Zendesk, from 2019 to 2024, was a different challenge. Principal Data Engineer on the next-generation customer analytical platform. The scope was larger, the stakeholders more varied, and the architecture decisions had longer half-lives. It was here that Ananth started writing publicly about data catalogs - a field he described as building "the most expensive data integration systems you never intended to build." The piece went small-scale viral in the data community because it said out loud what many practitioners had been thinking: the promise of discovery and governance had been overtaken by the weight of maintenance.
Schemata came out of the same period. Before "data contracts" became a conference track, Ananth shipped an open-source framework for decentralized, domain-driven schema ownership. It supports ProtoBuf, Avro, and dbt - the formats that actual data teams use. The timing mattered: Schemata appeared when the debate was still forming, which meant it shaped how people thought about the problem rather than just answering an existing specification. That's a harder thing to do than it looks.
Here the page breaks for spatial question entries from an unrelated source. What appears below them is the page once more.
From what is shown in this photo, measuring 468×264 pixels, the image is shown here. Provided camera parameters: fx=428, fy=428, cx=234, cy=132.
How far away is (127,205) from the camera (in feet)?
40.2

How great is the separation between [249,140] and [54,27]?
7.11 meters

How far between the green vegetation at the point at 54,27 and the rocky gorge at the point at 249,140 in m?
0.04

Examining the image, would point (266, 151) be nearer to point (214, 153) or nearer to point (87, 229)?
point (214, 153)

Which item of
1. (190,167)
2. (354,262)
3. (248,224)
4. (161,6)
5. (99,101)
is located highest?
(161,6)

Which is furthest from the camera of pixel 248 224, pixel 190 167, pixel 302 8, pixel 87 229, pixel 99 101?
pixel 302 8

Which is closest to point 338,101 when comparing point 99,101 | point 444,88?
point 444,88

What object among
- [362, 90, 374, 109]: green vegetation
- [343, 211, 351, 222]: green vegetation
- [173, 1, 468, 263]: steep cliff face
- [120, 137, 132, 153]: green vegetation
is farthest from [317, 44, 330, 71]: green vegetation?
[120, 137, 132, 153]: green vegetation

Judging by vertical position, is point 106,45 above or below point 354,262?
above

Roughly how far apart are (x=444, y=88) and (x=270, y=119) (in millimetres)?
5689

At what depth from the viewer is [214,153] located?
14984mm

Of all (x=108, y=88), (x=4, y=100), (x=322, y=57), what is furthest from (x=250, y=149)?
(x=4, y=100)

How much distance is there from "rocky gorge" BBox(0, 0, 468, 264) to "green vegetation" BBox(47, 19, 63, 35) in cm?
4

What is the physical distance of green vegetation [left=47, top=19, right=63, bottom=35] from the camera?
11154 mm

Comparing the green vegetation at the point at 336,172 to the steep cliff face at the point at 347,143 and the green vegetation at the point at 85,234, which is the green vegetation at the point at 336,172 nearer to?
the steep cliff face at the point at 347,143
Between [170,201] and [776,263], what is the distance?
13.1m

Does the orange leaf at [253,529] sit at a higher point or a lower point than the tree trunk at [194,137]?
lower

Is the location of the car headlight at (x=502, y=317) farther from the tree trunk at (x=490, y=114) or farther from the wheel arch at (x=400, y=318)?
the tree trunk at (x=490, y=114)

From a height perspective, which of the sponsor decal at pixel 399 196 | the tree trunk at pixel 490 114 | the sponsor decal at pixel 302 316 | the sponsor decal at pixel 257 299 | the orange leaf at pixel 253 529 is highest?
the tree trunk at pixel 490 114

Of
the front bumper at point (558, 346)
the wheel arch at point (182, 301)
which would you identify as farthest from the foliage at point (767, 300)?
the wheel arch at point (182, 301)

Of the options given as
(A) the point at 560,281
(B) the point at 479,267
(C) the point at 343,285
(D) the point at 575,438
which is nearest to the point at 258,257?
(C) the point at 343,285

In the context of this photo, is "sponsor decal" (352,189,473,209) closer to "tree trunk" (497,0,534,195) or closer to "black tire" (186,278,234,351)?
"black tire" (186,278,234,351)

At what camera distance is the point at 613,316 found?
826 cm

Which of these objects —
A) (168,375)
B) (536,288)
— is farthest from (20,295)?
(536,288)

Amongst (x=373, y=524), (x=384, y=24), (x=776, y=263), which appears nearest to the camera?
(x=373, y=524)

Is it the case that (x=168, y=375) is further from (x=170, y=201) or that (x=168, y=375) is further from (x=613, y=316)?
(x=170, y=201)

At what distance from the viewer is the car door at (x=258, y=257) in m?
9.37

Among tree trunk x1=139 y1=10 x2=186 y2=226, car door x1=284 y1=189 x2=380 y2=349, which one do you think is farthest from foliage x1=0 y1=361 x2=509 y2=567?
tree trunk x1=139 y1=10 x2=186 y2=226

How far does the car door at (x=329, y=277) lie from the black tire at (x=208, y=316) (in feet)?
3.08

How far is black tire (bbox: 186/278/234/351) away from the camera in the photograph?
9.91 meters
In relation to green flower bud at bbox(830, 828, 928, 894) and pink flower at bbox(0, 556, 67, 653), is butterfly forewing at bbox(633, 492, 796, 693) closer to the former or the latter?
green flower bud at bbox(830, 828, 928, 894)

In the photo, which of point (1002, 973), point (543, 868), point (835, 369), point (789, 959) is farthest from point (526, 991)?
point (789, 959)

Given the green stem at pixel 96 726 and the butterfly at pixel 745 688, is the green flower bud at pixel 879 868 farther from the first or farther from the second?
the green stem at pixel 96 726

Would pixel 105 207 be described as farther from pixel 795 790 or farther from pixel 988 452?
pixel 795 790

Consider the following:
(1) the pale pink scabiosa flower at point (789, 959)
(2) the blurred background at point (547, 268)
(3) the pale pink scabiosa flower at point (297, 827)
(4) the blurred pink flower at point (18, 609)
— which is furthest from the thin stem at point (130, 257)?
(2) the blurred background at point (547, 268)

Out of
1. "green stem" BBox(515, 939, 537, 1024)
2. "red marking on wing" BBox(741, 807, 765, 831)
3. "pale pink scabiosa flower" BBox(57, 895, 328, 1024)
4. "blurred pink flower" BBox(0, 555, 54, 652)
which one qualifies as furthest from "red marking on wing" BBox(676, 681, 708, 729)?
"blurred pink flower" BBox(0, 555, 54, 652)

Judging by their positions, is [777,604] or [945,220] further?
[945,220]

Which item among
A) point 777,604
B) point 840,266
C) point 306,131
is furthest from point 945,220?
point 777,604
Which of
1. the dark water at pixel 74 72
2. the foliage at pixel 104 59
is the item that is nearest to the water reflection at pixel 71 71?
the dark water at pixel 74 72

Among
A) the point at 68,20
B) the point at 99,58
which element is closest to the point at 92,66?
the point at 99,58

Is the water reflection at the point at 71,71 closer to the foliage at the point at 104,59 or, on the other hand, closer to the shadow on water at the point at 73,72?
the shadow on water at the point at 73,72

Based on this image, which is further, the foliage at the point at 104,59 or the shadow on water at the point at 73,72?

"The ETL framework was never really designed to capture meaning."
This is Ananth's central thesis for the current era: that the mechanical work of moving data is increasingly automatable by AI, and the irreducible human contribution is semantic - understanding what data means, who owns it, and what contracts govern its use. His "Data Engineering After AI" podcast series launched in 2025 as a direct extension of this argument.
From Anna University to the Data Stack
"Data catalogs are the most expensive data integration systems you never intended to build."
- Ananth Packkildurai, "Data Catalog - A Broken Promise"What He's Actually Arguing
Ananth's writing tends to move against the grain. When the industry was celebrating data catalogs as the solution to data governance, he published a takedown of their operational costs. When data contracts started trending, he already had working code. When AI started generating pipelines, he asked what happens to the people who used to write them - and concluded the answer wasn't "nothing" but "everything shifts toward meaning."
The newsletter reflects this. Each issue is built around a thesis, not a list. Ananth reads across vendor blogs, academic papers, practitioner posts, and conference transcripts, then synthesizes rather than summarizes. The reader experience is less "here are the links" and more "here's how to think about this week in the field."
His open-source work follows the same pattern. Schemata wasn't built to win a popularity contest - it was built to demonstrate a specific idea about how schema ownership should work in distributed data teams. The 261 GitHub stars it accumulated are almost beside the point; the framework influenced how practitioners and vendors alike framed the data contract conversation.
As an angel investor and advisor to early-stage data startups, Ananth brings the same practitioner lens. He's not investing in market categories. He's investing in teams building things he wishes had existed when he was debugging Airflow at Slack at 2 AM. That's a specific and hard-to-fake signal, and founders who've worked with him describe it as unusually useful.